- _Short exercise_: Give the lines of the records starting at the one containing "Considering how far" and ending at the one containing "D) white baseboard" as a numbered list, leaving out any blank lines.

######

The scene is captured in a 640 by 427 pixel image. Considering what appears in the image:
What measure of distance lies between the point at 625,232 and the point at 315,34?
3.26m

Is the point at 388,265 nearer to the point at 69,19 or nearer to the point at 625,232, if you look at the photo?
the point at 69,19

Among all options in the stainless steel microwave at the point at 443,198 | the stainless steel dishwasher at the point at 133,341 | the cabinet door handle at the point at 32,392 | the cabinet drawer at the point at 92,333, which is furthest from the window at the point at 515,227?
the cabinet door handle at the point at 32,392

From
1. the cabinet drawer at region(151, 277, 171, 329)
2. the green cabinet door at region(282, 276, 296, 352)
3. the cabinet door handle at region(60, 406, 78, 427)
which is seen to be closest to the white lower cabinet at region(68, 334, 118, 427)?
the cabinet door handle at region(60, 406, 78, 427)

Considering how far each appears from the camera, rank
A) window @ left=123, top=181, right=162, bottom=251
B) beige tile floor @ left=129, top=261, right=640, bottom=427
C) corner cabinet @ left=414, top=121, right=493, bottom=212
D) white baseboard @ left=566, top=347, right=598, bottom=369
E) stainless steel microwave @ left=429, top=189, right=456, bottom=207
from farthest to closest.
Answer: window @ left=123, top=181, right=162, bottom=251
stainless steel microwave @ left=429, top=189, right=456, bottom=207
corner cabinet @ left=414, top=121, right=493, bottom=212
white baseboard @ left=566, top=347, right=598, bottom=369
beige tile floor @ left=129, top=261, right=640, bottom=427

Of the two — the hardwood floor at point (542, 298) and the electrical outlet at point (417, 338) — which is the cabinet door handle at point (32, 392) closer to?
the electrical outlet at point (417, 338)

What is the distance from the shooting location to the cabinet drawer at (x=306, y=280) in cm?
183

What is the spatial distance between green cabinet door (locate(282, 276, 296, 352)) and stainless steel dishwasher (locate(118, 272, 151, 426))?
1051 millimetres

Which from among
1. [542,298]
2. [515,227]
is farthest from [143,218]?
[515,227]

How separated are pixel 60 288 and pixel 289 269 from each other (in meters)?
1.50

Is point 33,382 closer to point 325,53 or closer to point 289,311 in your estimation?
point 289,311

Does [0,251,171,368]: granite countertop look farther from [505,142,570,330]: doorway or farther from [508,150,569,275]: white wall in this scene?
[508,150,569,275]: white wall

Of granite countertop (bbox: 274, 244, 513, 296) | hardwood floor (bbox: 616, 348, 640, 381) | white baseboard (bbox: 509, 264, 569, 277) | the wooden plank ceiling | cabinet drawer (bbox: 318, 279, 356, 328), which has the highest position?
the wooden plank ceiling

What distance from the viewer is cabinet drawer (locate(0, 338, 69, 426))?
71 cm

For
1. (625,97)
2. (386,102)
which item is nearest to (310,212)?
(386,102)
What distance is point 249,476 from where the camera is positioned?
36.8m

######

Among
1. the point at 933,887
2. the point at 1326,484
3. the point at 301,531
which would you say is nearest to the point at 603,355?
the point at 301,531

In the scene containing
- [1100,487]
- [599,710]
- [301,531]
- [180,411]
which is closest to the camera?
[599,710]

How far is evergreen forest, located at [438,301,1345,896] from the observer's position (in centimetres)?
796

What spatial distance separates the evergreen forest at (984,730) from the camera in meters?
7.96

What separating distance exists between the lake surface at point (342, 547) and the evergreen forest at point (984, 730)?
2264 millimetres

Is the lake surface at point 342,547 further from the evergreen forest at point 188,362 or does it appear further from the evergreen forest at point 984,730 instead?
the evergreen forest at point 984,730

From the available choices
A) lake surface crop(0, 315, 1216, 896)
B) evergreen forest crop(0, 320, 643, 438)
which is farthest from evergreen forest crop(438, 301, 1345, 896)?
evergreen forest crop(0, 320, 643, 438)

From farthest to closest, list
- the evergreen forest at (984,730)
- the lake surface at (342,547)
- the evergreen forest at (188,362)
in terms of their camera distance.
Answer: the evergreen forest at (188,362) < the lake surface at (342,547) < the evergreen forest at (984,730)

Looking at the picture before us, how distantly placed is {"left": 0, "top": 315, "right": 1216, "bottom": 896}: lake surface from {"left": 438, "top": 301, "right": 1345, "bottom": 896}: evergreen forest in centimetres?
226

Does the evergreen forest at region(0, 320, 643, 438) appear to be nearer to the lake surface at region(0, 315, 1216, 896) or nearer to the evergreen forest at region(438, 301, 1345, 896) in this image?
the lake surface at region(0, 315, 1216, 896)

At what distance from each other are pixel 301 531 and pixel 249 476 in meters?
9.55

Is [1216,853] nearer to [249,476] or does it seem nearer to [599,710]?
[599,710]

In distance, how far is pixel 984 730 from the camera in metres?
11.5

######

- _Solution_:
1. Considering how far each appears from the camera, rank
2. A) window @ left=123, top=181, right=162, bottom=251
3. B) beige tile floor @ left=129, top=261, right=640, bottom=427
4. C) corner cabinet @ left=414, top=121, right=493, bottom=212
5. D) white baseboard @ left=566, top=347, right=598, bottom=369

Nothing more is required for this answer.